* [Directions]: Write out each of the rows below word for word, leaving out the picture markers.

START Information provided

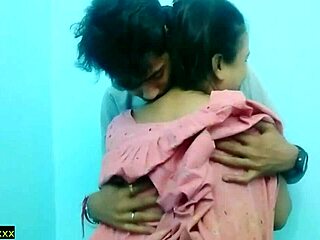 hidden bengali aunty sex with young maid, so hot
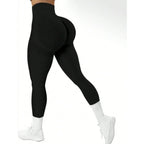 Leggings serré sans couture pour femmes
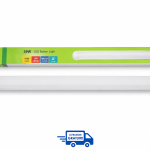 LED Batten Light Luxtek 39W – Pack de 2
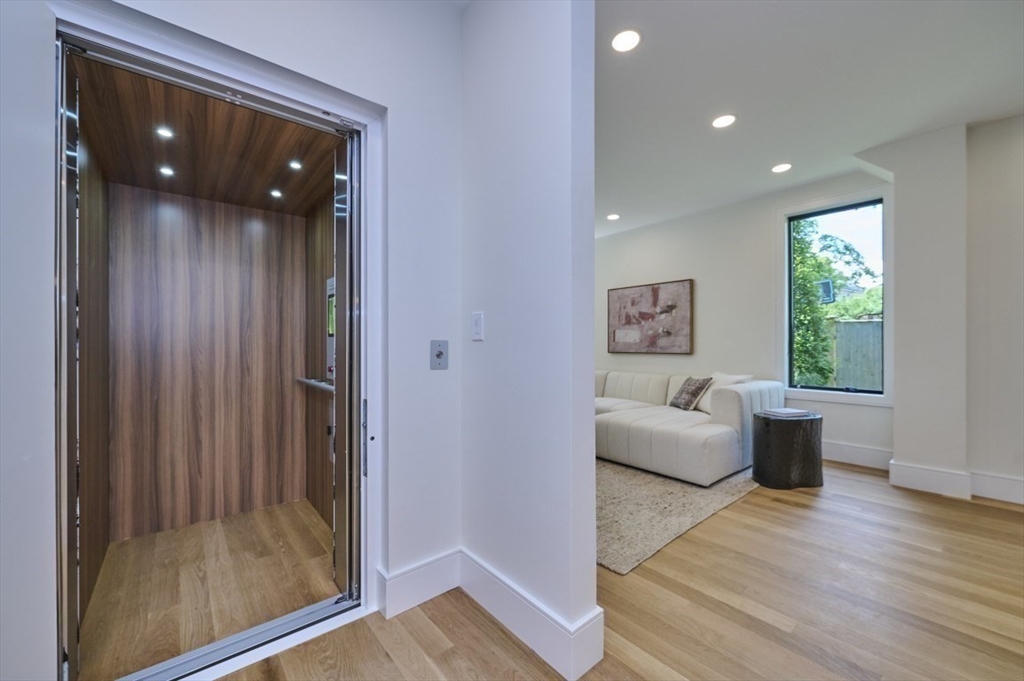123 Fuller #B - Brookline, MA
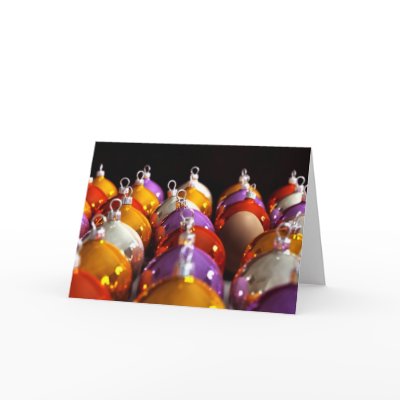 THE INTRUDER Christmas /Easter Card by ReneBui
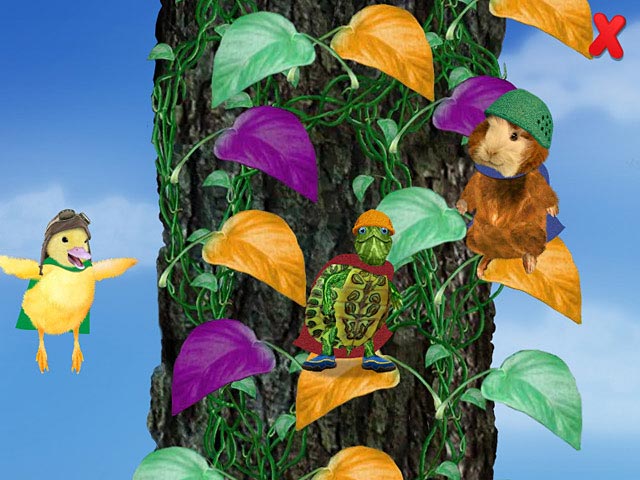 Wonder Pets Save the Puppy game screenshot - 3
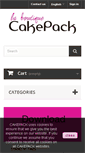 Mobile Screenshot of cakepack.es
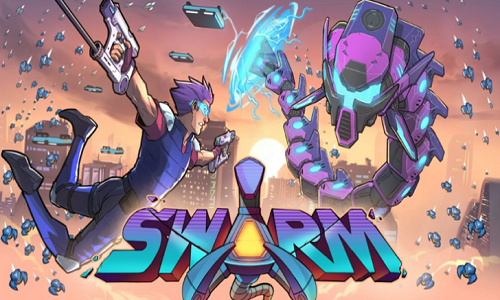VR射击游戏Swarm计划今年夏天登陆Steam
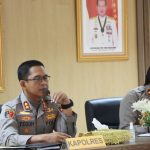 Pimpin Anev Perdana Situasi Kamtibmas Polres Badung, Ini arahan AKBP Teguh Priyo Wasono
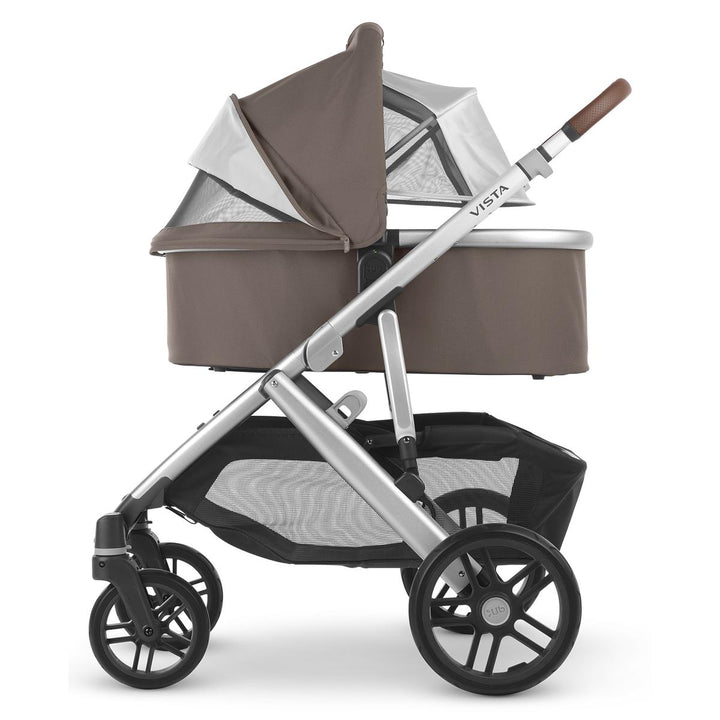 Uppababy VISTA V2 Twin Tandem Pushchair, Theo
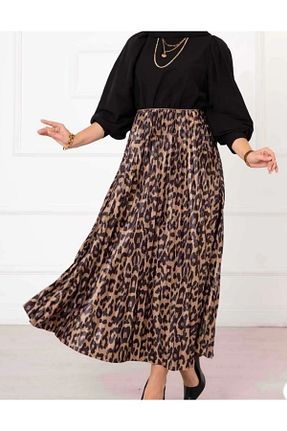 دامن حجاب رنگی زنانه Çan Genel Markalar - کد 891720867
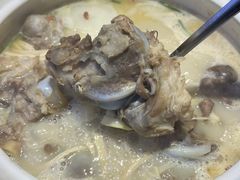 -小骨煲金华砂锅(转塘金街美地店)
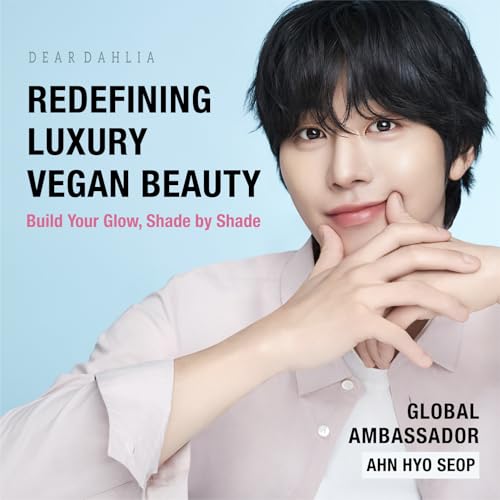 DEAR DAHLIA Daily PDRN BB Cream (Latte Beige) + Makeup Multi - Product Imagery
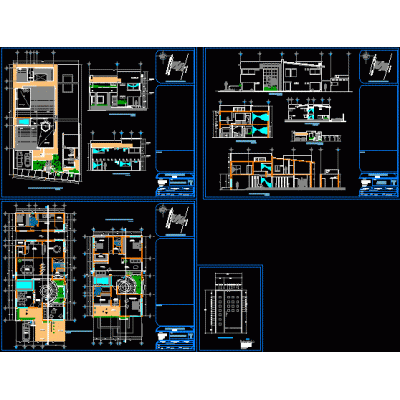 Casa residencial unifamiliar
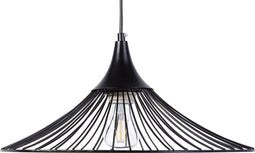 GIONA - Hanglamp - Zwart - Metaal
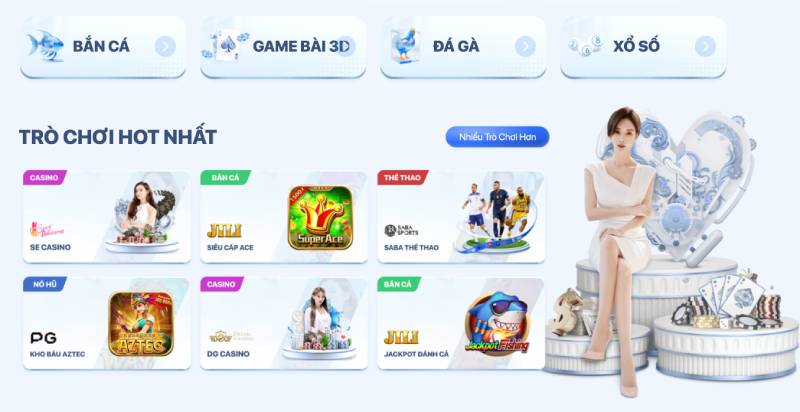 Sản Phẩm Và Dịch Vụ Tại F8Bet
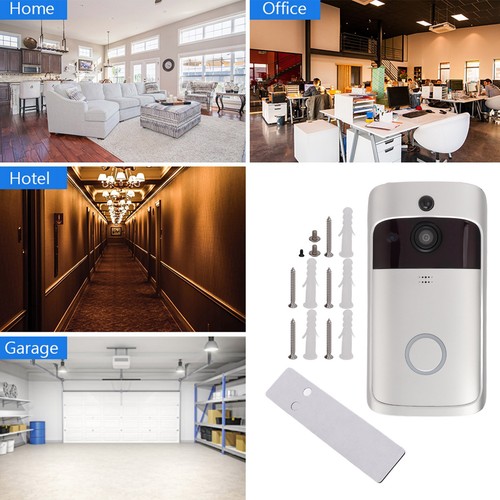 Videocitofono wireless smart - videocitofono,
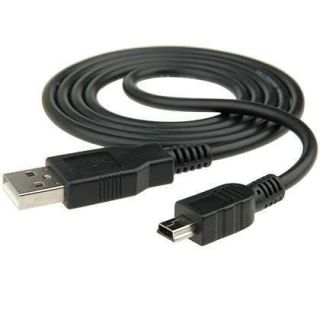 For Garmin Nuvi 270 275T 50 500 550 50LM GPS USB Data Transfer Cable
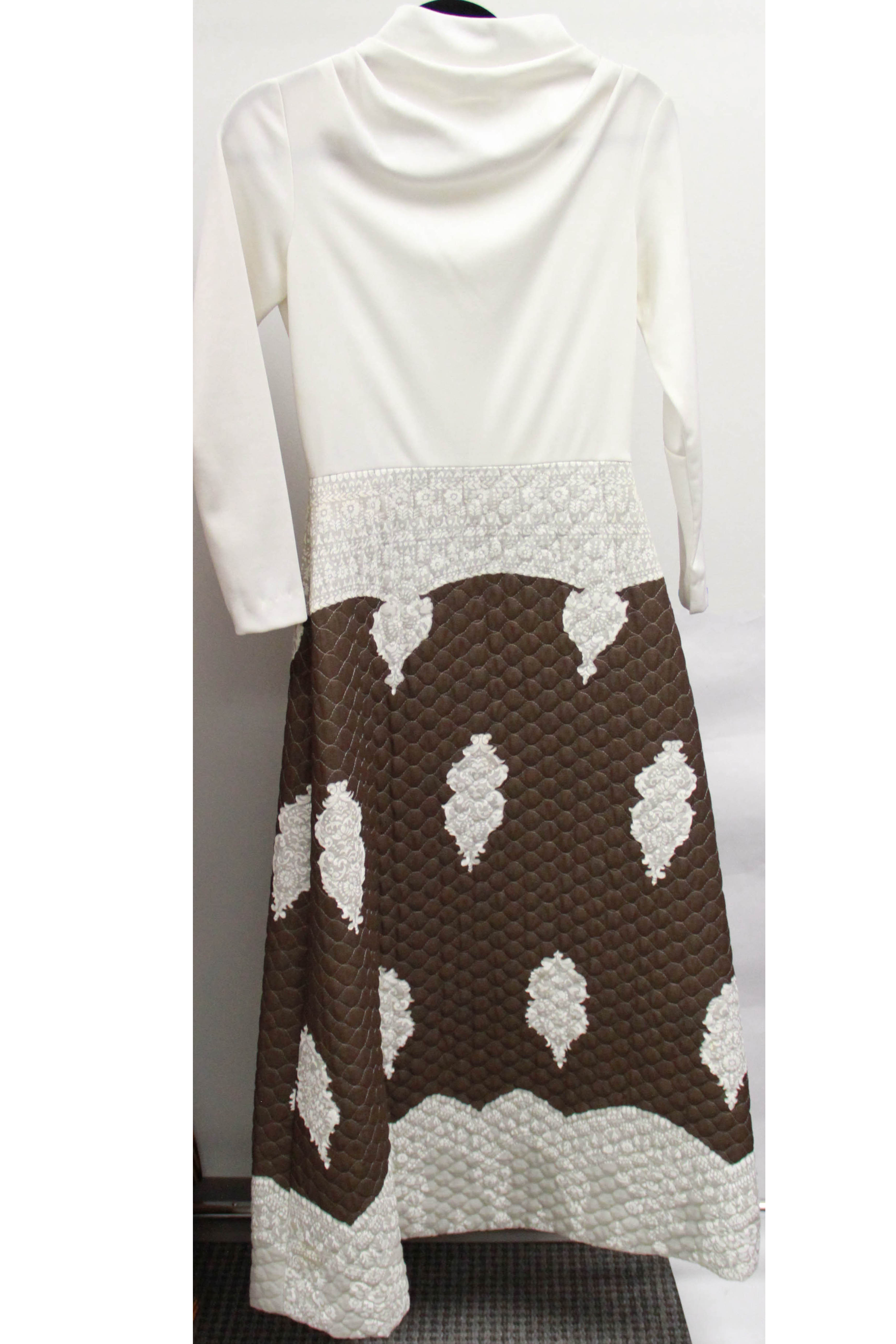 1970s Maxi Dresses Including Ann Fogarty, Leslie Fay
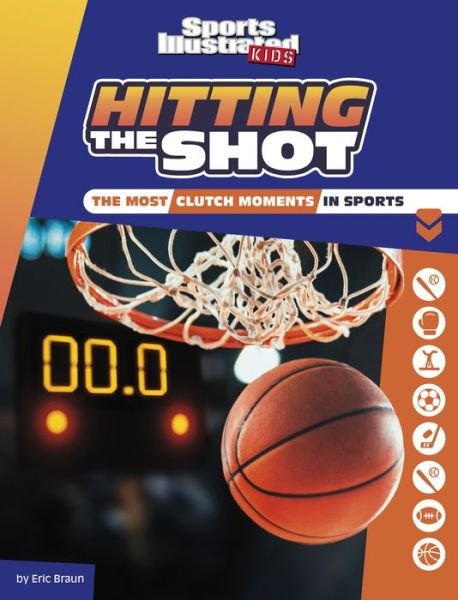 Cover for Eric Braun · Hitting the Shot (Buch) (2023)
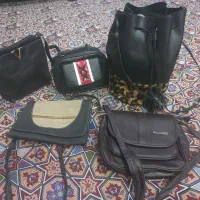 تعدادی کیف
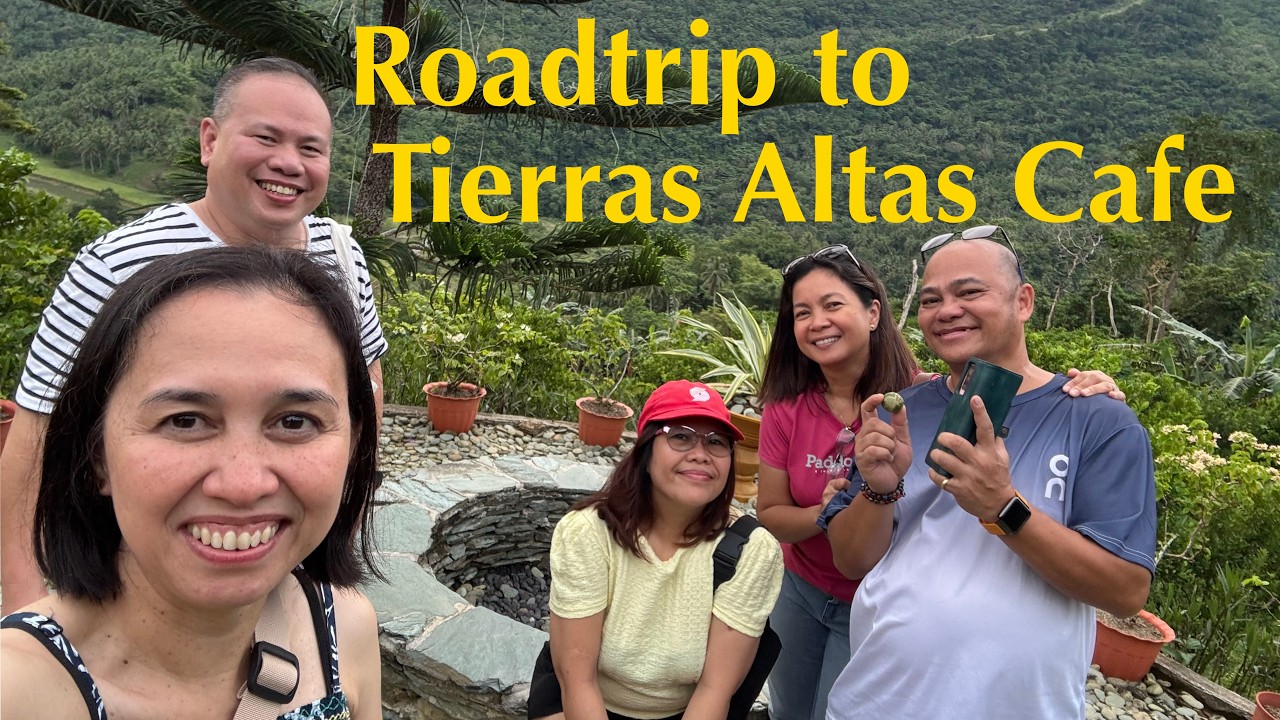 Friend-Tested, Scenery-Approved: Our Lagonoy Road Adventure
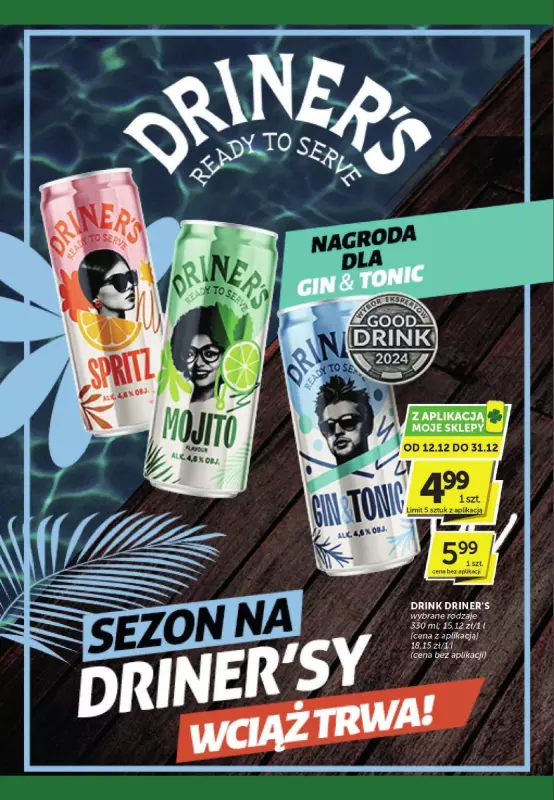 ABC - gazetka promocyjna Katalog alkoholowy  do wtorku 31.12 - strona 3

END Information provided

* [Solution below]:
 hidden bengali aunty sex with young maid, so hot
 Leggings serré sans couture pour femmes
 LED Batten Light Luxtek 39W – Pack de 2
123 Fuller #B - Brookline, MA
 THE INTRUDER Christmas /Easter Card by ReneBui
 Wonder Pets Save the Puppy game screenshot - 3
 Mobile Screenshot of cakepack.es
VR射击游戏Swarm计划今年夏天登陆Steam
 Pimpin Anev Perdana Situasi Kamtibmas Polres Badung, Ini arahan AKBP Teguh Priyo Wasono
 Uppababy VISTA V2 Twin Tandem Pushchair, Theo
 دامن حجاب رنگی زنانه Çan Genel Markalar - کد 891720867
 -小骨煲金华砂锅(转塘金街美地店)
 DEAR DAHLIA Daily PDRN BB Cream (Latte Beige) + Makeup Multi - Product Imagery
 Casa residencial unifamiliar
 GIONA - Hanglamp - Zwart - Metaal
 Sản Phẩm Và Dịch Vụ Tại F8Bet
 Videocitofono wireless smart - videocitofono,
 For Garmin Nuvi 270 275T 50 500 550 50LM GPS USB Data Transfer Cable
 1970s Maxi Dresses Including Ann Fogarty, Leslie Fay
 Cover for Eric Braun · Hitting the Shot (Buch) (2023)
 تعدادی کیف
 Friend-Tested, Scenery-Approved: Our Lagonoy Road Adventure
 ABC - gazetka promocyjna Katalog alkoholowy  do wtorku 31.12 - strona 3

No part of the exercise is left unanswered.